=== Records for the exercise ===

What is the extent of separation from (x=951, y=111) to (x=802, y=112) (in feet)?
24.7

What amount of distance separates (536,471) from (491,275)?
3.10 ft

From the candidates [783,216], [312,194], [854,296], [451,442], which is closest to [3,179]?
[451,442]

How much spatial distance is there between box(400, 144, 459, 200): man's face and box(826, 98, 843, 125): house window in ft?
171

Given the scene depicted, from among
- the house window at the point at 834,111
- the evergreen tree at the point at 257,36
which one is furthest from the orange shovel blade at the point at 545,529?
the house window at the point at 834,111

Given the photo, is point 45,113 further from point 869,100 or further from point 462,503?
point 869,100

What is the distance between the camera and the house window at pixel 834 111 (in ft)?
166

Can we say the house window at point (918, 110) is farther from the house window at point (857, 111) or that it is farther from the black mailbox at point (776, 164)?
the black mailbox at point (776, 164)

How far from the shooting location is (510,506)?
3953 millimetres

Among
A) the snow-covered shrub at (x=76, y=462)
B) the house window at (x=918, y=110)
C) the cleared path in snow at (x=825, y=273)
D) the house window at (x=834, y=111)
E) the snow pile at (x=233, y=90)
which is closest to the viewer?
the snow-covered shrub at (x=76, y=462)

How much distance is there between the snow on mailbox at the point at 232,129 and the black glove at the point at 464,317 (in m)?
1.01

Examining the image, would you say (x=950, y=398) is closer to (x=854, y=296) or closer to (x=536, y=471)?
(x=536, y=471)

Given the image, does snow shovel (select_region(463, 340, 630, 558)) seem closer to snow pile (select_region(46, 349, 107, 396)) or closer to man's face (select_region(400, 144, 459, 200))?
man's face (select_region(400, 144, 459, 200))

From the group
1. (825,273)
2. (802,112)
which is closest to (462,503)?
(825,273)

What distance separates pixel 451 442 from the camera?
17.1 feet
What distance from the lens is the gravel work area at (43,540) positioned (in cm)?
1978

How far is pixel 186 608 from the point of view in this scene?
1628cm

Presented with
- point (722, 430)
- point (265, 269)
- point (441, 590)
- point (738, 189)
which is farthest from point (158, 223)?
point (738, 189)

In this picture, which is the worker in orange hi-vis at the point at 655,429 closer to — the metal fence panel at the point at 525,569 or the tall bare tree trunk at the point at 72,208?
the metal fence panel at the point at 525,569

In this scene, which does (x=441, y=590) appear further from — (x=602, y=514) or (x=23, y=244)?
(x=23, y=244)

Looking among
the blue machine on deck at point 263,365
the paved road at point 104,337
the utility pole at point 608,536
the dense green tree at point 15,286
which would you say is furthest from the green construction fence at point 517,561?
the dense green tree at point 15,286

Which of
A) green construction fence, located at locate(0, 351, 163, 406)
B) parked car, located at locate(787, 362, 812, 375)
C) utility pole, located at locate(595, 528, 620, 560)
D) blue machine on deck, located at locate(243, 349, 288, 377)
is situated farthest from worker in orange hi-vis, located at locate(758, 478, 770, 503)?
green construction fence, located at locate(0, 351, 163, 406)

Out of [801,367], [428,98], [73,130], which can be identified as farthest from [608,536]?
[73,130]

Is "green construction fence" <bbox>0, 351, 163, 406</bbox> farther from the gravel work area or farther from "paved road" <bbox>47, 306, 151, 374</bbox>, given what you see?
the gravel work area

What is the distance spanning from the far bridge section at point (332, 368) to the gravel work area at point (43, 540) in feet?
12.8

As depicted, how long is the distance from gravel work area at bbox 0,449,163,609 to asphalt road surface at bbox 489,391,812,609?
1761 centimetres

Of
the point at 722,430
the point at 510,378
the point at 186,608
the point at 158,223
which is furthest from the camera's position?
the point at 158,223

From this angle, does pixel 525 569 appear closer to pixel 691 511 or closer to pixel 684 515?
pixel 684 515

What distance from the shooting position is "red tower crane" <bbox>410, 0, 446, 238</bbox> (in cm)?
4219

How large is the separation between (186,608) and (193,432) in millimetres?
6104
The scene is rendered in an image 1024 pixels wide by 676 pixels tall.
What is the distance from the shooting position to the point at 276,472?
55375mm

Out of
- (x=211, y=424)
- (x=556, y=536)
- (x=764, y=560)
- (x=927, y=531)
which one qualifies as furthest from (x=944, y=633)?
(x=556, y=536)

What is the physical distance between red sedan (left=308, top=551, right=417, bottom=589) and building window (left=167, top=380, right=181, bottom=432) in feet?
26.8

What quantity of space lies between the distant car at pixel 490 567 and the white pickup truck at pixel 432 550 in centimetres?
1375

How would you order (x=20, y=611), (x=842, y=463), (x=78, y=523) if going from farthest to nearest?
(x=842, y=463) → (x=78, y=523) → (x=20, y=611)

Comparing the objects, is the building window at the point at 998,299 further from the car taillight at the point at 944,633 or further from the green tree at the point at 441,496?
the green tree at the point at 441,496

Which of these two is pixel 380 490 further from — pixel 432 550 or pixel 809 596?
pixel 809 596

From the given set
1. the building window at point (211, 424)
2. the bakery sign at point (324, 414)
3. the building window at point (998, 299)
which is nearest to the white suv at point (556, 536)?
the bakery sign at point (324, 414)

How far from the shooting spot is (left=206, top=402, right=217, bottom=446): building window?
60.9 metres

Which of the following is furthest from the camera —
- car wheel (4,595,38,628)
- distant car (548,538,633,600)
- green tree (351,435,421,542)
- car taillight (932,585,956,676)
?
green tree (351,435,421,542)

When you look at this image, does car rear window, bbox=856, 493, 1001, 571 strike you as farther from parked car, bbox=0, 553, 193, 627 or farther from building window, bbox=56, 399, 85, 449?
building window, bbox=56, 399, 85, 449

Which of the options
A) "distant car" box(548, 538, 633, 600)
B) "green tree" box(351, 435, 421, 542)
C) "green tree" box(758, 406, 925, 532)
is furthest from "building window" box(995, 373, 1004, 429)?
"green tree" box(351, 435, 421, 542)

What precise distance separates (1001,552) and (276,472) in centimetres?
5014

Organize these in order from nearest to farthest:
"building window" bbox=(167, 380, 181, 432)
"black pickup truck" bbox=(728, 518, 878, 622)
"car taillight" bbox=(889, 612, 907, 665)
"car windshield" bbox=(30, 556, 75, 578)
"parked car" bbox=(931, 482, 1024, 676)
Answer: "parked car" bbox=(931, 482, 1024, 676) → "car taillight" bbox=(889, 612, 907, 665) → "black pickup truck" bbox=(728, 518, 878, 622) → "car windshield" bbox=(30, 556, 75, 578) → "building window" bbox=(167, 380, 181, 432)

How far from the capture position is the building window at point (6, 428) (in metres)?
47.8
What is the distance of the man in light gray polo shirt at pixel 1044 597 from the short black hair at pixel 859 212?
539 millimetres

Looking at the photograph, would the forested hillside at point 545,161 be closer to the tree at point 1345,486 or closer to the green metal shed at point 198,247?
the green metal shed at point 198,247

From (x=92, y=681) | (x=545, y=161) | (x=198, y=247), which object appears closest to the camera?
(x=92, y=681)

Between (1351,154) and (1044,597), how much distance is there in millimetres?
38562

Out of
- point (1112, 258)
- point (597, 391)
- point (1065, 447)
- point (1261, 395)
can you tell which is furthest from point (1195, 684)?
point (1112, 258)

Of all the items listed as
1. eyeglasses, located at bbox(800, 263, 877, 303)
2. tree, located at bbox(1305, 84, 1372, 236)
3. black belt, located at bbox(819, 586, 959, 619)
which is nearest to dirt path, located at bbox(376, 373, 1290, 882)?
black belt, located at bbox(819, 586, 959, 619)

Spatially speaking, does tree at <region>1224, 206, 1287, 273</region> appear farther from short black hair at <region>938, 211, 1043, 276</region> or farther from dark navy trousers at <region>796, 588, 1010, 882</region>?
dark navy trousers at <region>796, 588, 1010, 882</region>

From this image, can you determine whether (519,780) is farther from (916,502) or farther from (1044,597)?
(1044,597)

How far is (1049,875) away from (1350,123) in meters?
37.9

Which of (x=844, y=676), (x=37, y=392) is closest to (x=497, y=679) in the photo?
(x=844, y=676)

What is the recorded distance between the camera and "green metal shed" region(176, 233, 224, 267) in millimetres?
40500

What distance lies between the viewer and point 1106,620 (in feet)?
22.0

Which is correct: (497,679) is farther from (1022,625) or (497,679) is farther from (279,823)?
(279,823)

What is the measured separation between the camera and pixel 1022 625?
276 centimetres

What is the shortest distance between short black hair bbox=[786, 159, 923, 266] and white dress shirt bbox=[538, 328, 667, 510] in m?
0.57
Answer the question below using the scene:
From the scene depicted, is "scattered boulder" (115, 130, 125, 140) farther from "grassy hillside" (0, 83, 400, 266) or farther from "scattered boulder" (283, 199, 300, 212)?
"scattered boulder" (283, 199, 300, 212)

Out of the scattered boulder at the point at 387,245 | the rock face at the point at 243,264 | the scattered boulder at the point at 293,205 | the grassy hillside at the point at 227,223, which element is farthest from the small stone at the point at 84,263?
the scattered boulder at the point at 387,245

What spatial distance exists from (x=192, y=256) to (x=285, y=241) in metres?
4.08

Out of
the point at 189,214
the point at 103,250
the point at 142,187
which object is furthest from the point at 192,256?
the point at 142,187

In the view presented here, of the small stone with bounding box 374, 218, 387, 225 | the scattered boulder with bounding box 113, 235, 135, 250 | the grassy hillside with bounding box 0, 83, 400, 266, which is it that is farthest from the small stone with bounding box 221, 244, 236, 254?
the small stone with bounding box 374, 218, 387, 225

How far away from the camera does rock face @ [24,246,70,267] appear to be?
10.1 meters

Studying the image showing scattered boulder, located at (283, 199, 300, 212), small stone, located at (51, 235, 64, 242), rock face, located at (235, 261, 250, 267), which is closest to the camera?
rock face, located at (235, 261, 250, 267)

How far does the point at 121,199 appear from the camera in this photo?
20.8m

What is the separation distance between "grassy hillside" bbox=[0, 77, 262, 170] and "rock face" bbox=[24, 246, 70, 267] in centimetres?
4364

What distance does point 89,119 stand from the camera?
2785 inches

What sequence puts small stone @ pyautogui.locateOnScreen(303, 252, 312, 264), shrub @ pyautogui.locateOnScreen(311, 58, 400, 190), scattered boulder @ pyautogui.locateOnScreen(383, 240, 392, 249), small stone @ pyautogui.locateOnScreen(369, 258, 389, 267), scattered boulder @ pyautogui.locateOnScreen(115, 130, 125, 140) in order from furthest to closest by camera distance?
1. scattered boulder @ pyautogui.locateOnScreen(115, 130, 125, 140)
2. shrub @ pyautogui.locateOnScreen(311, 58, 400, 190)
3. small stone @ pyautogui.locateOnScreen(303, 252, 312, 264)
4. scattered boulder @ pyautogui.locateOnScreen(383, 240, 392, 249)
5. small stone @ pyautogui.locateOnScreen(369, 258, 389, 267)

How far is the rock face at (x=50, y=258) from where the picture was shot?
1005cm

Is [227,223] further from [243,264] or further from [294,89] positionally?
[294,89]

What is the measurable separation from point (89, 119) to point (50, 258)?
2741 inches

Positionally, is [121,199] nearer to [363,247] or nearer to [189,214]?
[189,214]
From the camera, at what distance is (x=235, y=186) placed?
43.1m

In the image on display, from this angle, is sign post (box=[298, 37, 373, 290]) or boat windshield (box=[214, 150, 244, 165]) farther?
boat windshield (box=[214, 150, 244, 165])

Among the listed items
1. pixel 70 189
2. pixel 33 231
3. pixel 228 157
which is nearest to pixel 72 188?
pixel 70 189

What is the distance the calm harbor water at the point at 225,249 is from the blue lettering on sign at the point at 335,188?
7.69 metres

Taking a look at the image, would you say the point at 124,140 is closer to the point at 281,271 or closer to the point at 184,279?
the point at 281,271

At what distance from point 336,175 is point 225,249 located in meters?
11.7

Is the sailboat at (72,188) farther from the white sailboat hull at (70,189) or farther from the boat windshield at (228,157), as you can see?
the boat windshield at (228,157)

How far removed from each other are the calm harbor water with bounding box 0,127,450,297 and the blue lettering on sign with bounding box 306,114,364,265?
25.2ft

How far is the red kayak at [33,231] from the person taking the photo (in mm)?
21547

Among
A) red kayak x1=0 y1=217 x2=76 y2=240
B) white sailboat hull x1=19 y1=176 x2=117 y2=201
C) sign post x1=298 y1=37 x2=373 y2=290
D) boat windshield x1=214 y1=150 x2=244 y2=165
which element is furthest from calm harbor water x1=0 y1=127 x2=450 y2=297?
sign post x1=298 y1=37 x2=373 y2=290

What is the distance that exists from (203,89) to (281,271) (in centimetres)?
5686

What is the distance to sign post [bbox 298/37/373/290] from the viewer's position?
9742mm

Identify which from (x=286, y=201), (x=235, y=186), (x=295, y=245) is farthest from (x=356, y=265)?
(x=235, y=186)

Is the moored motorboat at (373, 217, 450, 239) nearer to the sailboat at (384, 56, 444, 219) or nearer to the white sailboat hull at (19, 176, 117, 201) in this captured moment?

===

**Problem to solve:** Express the data lines between the line holding "The scene is" and the line holding "(x=842, y=463) →", inclusive, as a JSON list of strings with one string per line and blank lines omitted.

**Task solution:**
[
  "The scene is rendered in an image 1024 pixels wide by 676 pixels tall.",
  "What is the distance from the shooting position to the point at 276,472?",
  "55375mm",
  "Out of",
  "- (x=211, y=424)",
  "- (x=556, y=536)",
  "- (x=764, y=560)",
  "- (x=927, y=531)",
  "which one qualifies as furthest from (x=944, y=633)?",
  "(x=556, y=536)",
  "What is the physical distance between red sedan (left=308, top=551, right=417, bottom=589) and building window (left=167, top=380, right=181, bottom=432) in feet?",
  "26.8",
  "What quantity of space lies between the distant car at pixel 490 567 and the white pickup truck at pixel 432 550 in centimetres?",
  "1375",
  "How would you order (x=20, y=611), (x=842, y=463), (x=78, y=523) if going from farthest to nearest?",
  "(x=842, y=463) → (x=78, y=523) → (x=20, y=611)"
]